The results obtained in this Phase I project show that an easy-to-use lateral flow microarray test strip can be fabricated to measure waterborne pathogens. The E. coli O157 assay has a sensitivity to measure 1,000 organisms present in a sample and 10,000 Pseudomonas organisms from the sample. Based on the tests conducted so far, the false-positive and false-negative values are zero. The presence of Clostridium and E. coli O157 had no bearing on the results obtained for Pseudomonas. Similarly, the E. coli O157 measurements were not affected by the presence of Clostridium or Pseudomonas in the water samples. The portable reader developed for this work allows for very sensitive and reproducible measurements of the spots on the test strip.
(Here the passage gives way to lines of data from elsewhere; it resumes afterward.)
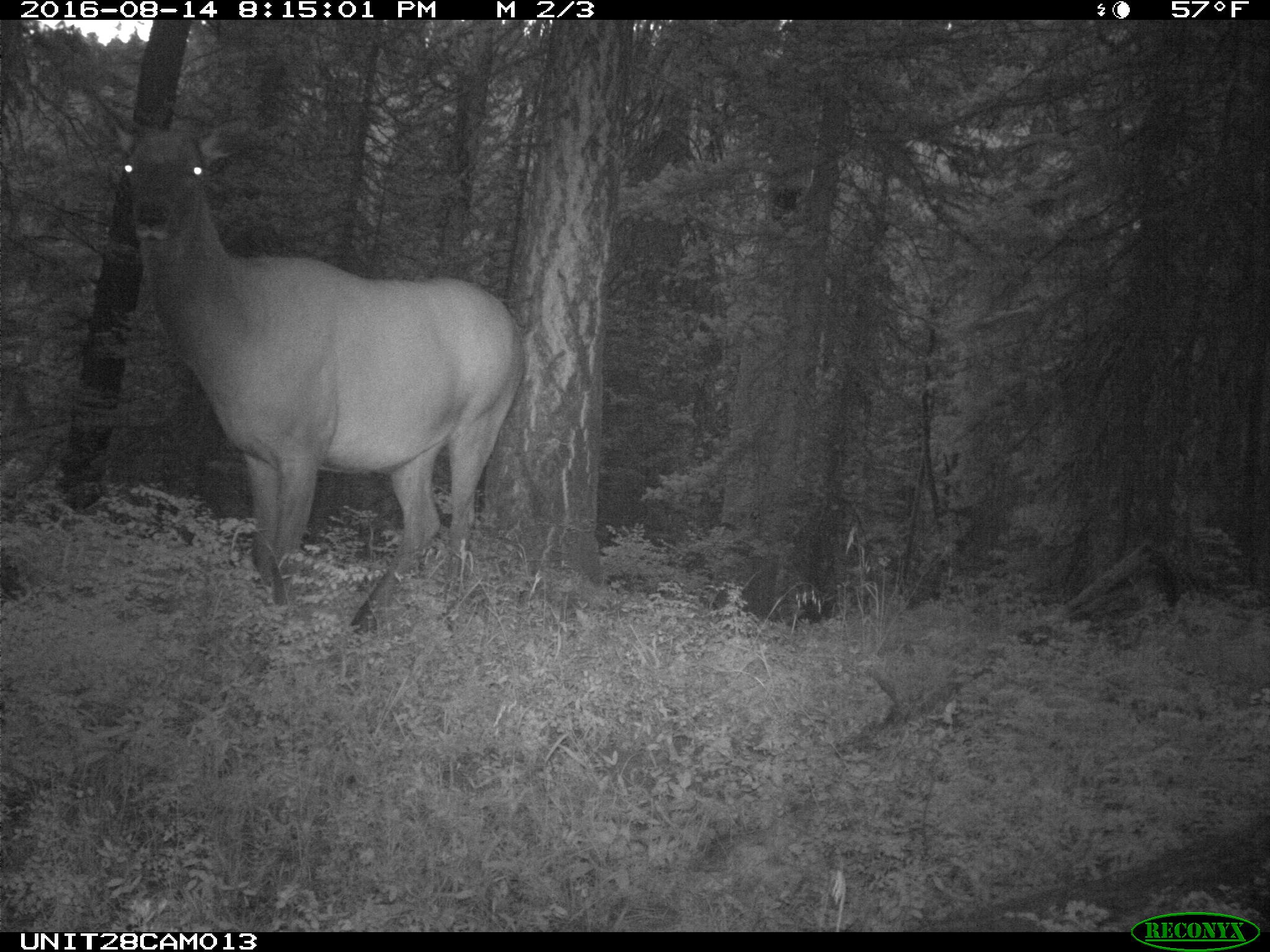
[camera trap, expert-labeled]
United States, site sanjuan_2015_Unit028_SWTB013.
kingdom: Animalia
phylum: Chordata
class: Mammalia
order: Artiodactyla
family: Cervidae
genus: Cervus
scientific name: Cervus elaphus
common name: red deer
Cervus elaphus (red deer).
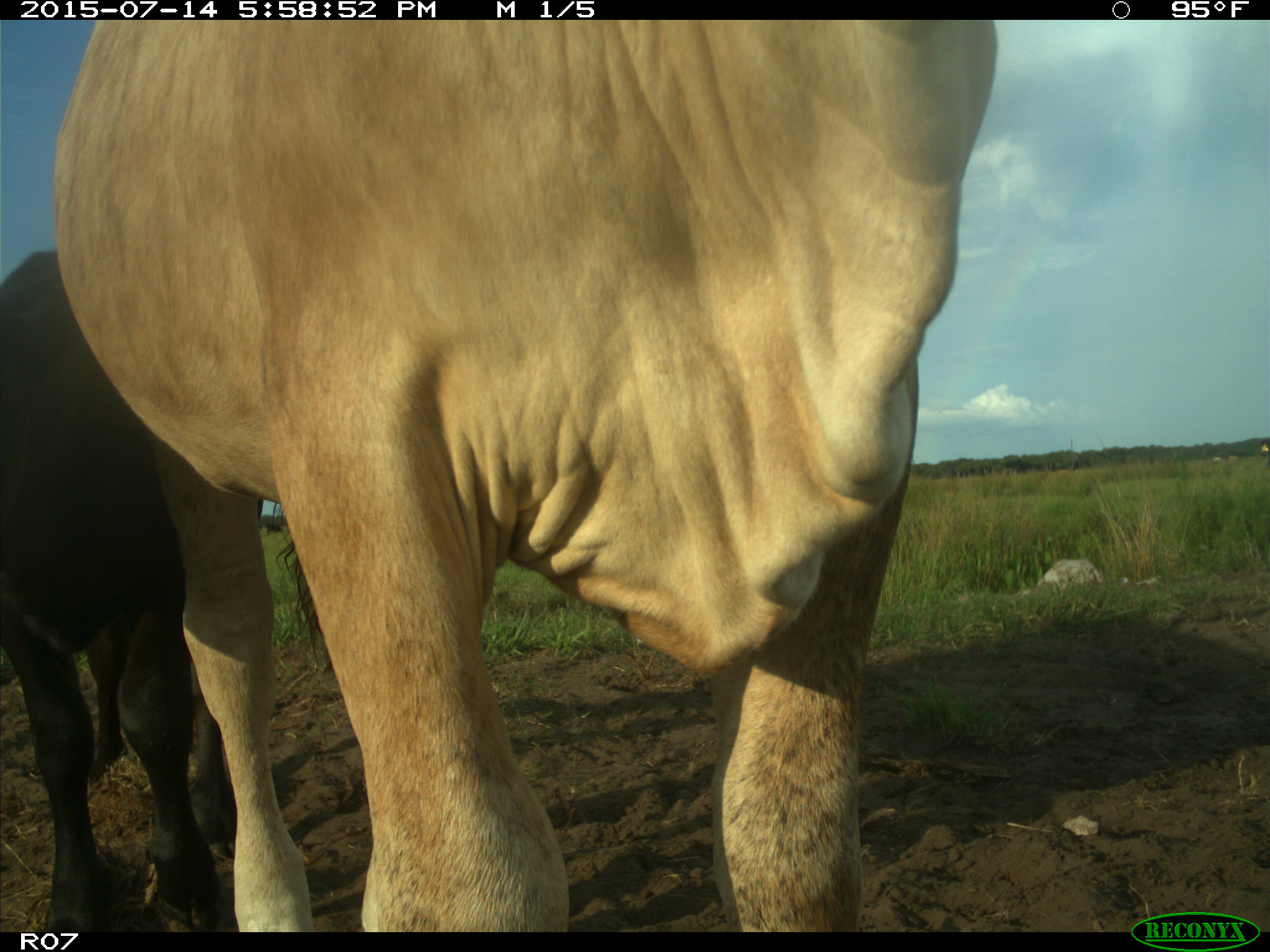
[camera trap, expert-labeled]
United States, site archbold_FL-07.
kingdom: Animalia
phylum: Chordata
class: Mammalia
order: Artiodactyla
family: Bovidae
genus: Bos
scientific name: Bos taurus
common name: domestic cow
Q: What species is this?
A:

In this project, Intelligent Optical Systems, Inc. (IOS) demonstrated the feasibility of using nanomaterial labeled reagents on a lateral flow microarray test strip to provide the quantitative and multiplexed detection of pathogens in water samples. This work has laid a solid foundation for development of easy-to-use and reliable test kits for environmental monitoring applications. The protocols for fabricating microarray test strips, conjugating the biomolecules to nanomaterials, and identifying the antibodies to be used in the assay development have been established. Furthermore, IOS also has determined the detector antibody concentrations that need to be used for developing these assays and the procedures to optimize the nanomaterials signal. The reader developed for this purpose allows for the accurate and reproducible measurements of the nanomaterials present on the microarray.
The developed test strips are likely to find applications both in drinking water and beach water monitoring applications. The end users will be small and large water processing facilities, beach water quality monitors, and regulatory agencies. The platform technology could be applicable to most medical and monitoring applications. IOS has received significant interest from end users, as well as other commercial companies, regarding the exploration of future collaboration and additional testing on this project. IOS is very optimistic about the possibility of transitioning this technology into a commercial product. The EPA regulatory approval of the technology will be a key event toward the commercialization of this assay format.